### Problem statement
Copy the travel passage about Venice and Florence word for word, from "We enjoyed our" to "being done everywhere.".

### Passage
---

We enjoyed our time in Venice. Right before we left the States, we watched a documentary covering the engineering efforts to save Venice from the rising waters. We got to see this firsthand – warnings were given about high waters coming and within a couple of hours the rising waters receded, and we were back on dry ground. But how much longer can Venice fight back the waters? Unknown, but restoration and engineering work is being done everywhere.
After breakfast and checking out of the hotel, we took the Vaporetto back to our bus (the one-day strike was over) and headed to Florence.
Hotel Accademia
We checked into our hotel – the Hotel Accademia. It is beautiful! Stained glass, art deco, statues, mirrors in stairwells (reminiscent of an Escher drawing), and lots of twists and turns. Our room (315) was on the 4th floor since the ground floor is floor 0 in Europe. It was easy to get lost navigating through all the passages.
After dropping off our luggage, we met Lisa to head to Florence’s Central Market for lunch. It was just a 3-minute walk from the hotel. We walked past street vendors to get into the market building. The ground floor of the indoor market offered fresh produce, butchers, cheeses, flowers – everything you would need to shop weekly for groceries. Upstairs was prepared food. It was so good!!

---

### The data

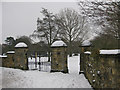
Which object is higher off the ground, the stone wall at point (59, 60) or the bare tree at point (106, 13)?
the bare tree at point (106, 13)

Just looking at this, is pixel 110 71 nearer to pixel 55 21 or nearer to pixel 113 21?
pixel 113 21

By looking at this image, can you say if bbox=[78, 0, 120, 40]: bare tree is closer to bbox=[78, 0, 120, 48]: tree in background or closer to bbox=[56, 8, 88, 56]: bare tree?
bbox=[78, 0, 120, 48]: tree in background

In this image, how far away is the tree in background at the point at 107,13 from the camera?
4826 mm

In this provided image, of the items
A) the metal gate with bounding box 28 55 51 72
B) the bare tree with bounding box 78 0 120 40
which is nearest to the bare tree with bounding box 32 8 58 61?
the metal gate with bounding box 28 55 51 72

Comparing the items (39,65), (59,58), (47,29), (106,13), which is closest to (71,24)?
(47,29)

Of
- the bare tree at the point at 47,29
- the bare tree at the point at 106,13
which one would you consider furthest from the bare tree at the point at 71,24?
the bare tree at the point at 106,13

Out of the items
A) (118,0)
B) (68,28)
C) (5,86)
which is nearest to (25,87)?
(5,86)

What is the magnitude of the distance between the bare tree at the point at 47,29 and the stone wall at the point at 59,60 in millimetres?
10151

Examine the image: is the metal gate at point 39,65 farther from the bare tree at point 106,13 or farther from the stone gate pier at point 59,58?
the bare tree at point 106,13

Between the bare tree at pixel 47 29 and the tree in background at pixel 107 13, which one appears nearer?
the tree in background at pixel 107 13

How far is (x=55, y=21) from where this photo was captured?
75.7ft

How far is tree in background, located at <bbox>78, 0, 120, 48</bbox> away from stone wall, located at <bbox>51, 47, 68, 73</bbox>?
4875 mm

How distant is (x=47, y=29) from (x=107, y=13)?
16.1 metres

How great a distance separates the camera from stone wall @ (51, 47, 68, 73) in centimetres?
1035
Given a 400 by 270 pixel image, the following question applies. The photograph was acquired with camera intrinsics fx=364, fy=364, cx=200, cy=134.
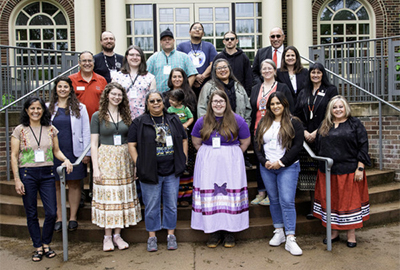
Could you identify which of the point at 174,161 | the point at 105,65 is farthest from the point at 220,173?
the point at 105,65

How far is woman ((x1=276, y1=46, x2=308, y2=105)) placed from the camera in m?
4.73

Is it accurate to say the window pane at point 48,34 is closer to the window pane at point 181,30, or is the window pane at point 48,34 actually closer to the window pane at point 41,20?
the window pane at point 41,20

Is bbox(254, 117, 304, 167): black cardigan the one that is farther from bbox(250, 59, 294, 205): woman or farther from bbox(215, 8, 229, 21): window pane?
bbox(215, 8, 229, 21): window pane

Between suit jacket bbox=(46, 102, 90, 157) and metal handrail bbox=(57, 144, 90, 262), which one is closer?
metal handrail bbox=(57, 144, 90, 262)

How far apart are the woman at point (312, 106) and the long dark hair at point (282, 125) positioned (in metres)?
0.63

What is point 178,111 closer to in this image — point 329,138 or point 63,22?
point 329,138

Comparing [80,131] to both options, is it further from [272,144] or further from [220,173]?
[272,144]

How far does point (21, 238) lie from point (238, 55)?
3.76 meters

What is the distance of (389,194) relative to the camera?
17.6 feet

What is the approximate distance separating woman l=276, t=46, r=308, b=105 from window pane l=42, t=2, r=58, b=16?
29.3ft

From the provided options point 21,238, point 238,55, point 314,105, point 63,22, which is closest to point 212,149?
point 314,105

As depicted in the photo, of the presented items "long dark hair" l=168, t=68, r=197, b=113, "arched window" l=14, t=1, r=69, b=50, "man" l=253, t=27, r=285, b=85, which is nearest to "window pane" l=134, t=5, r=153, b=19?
"arched window" l=14, t=1, r=69, b=50

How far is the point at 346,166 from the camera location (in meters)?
3.97

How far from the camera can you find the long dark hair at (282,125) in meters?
3.93
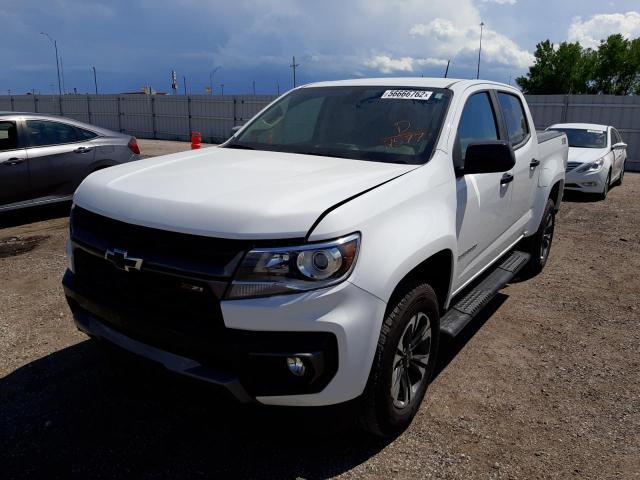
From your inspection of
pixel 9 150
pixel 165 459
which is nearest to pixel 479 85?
pixel 165 459

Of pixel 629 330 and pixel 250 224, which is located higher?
pixel 250 224

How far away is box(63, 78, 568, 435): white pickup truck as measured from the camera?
2.12m

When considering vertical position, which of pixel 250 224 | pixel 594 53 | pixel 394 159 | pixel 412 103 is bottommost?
pixel 250 224

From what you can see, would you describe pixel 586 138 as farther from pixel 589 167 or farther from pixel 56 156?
pixel 56 156

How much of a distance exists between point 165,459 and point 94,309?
2.72ft

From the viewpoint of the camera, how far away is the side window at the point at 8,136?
279 inches

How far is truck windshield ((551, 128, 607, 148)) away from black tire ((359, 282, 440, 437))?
10.5 m

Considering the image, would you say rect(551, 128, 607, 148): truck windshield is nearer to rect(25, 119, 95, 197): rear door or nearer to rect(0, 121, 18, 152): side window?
rect(25, 119, 95, 197): rear door

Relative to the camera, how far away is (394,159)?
305 centimetres

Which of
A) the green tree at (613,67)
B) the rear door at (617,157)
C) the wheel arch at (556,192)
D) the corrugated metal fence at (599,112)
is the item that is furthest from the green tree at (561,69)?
the wheel arch at (556,192)

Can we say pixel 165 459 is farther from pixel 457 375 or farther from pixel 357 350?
pixel 457 375

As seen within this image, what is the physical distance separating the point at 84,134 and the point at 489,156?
6781 millimetres

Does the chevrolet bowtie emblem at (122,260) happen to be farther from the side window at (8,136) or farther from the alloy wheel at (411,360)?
the side window at (8,136)

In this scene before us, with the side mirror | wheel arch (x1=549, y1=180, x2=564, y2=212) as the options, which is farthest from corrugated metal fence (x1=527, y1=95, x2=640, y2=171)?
the side mirror
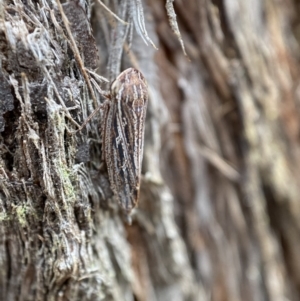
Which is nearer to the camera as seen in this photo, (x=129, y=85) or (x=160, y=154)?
(x=129, y=85)

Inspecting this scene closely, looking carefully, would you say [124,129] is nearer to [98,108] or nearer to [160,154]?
[98,108]

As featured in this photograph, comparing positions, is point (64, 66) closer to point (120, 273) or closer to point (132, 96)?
point (132, 96)

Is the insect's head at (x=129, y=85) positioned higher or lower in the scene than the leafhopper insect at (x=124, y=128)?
higher

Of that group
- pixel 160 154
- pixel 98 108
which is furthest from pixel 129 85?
pixel 160 154

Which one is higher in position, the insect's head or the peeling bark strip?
the insect's head

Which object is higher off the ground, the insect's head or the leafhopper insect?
the insect's head
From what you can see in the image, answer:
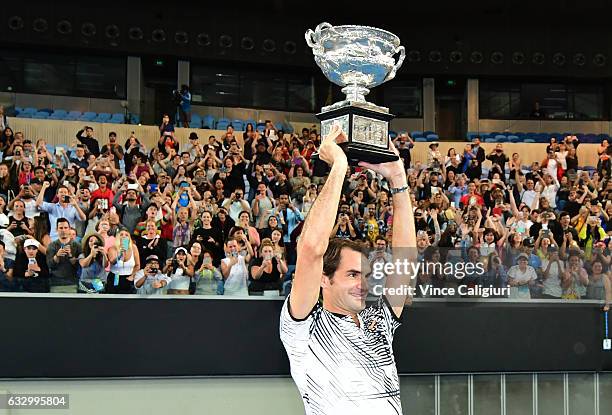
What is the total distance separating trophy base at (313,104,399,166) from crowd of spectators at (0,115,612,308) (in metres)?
0.17

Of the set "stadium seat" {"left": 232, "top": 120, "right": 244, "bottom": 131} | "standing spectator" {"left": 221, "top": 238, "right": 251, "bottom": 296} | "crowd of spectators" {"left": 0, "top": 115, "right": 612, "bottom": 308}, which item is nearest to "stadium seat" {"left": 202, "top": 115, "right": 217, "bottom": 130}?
"stadium seat" {"left": 232, "top": 120, "right": 244, "bottom": 131}

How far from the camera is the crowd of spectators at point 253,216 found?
19.4 feet

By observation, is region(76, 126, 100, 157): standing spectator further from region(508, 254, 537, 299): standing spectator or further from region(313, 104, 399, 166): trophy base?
region(313, 104, 399, 166): trophy base

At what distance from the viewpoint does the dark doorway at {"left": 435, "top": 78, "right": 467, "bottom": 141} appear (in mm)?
20172

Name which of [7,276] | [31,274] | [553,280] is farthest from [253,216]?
[553,280]

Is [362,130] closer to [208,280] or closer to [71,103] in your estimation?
[208,280]

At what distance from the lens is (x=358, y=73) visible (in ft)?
10.5

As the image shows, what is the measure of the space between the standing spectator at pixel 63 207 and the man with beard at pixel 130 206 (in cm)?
43

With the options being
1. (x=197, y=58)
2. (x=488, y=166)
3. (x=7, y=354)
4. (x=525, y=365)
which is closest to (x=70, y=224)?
(x=7, y=354)

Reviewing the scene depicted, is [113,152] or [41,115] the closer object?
[113,152]

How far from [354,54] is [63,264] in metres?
3.53

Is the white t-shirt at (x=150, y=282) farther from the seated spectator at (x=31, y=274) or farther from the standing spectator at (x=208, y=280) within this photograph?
the seated spectator at (x=31, y=274)

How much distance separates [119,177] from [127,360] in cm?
410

---

### Task response
We enjoyed our time in Venice. Right before we left the States, we watched a documentary covering the engineering efforts to save Venice from the rising waters. We got to see this firsthand – warnings were given about high waters coming and within a couple of hours the rising waters receded, and we were back on dry ground. But how much longer can Venice fight back the waters? Unknown, but restoration and engineering work is being done everywhere.